Edited by Harvey Lankford (01/24/11 12:55 PM)

Top
#10329 - 01/25/11 05:57 PM Re: recomendations for an acclimatization route up the summit? [Re: Brent N]
Norris Offline


Registered: 06/14/10
Posts: 22
Loc: Del Mar, CA
Originally Posted By: Brent N
I would like ... a new ... route that would achieve gradual acclimatization. I would like the trip on the trail to last three days and finish at the Portal. Any recommendations on where to begin and paths to travel?
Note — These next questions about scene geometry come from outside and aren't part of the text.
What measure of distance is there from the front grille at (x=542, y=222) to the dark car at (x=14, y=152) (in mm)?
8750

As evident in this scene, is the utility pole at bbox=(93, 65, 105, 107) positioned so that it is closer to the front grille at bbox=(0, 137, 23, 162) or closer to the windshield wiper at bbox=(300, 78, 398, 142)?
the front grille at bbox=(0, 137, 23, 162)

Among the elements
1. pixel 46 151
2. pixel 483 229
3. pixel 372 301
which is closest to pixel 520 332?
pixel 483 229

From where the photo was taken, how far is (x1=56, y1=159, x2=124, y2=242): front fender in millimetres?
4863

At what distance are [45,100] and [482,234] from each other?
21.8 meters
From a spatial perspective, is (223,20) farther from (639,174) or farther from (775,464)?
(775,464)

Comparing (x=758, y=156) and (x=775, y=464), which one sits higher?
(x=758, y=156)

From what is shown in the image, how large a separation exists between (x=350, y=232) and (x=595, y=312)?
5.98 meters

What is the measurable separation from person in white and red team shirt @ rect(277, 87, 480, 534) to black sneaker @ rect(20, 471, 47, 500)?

Hi Brent, a relative of mine got severe altitude sickness (pulmonary edema) at under 10K and the following year successfully climbed Whitney main trail with me with no issues or discomfort. But it took more than 3 days. The recipe was:
1. Took physician prescribed Diamox (single dose of 125 mg and Nifedipine slow release 30mg daily). Did *NOT* start Diamox several days early, it is apparently a faster-acting drug than once believed, so starting it early is apparently a deprecated approach, as is taking huge doses that cause side-effects.
2. Slept the first night at Lone Pine lake.
3. Slept the second night at Outpost camp.
4. Slept the third night at Trail camp.
5. Summited Whitney on day 4 and returned to Trail camp.
6. Packed up and hiked out on day 5.
I would try something like this before trying to reduce the length of the trip to 3 days.

Top
#10337 - 01/26/11 06:44 AM Re: recomendations for an acclimatization route up the summit? [Re: Norris]
Brent N Offline


Registered: 01/20/11
Posts: 278
Loc: Orange County, CA
You said that taking diamox early was a "deprecated" approach. Is that because it lessens the effectiveness of the drug, unnecessarily prolongs side effects, or for some other reason?

Thank you for sharing your relative's experience. I really appreciate it.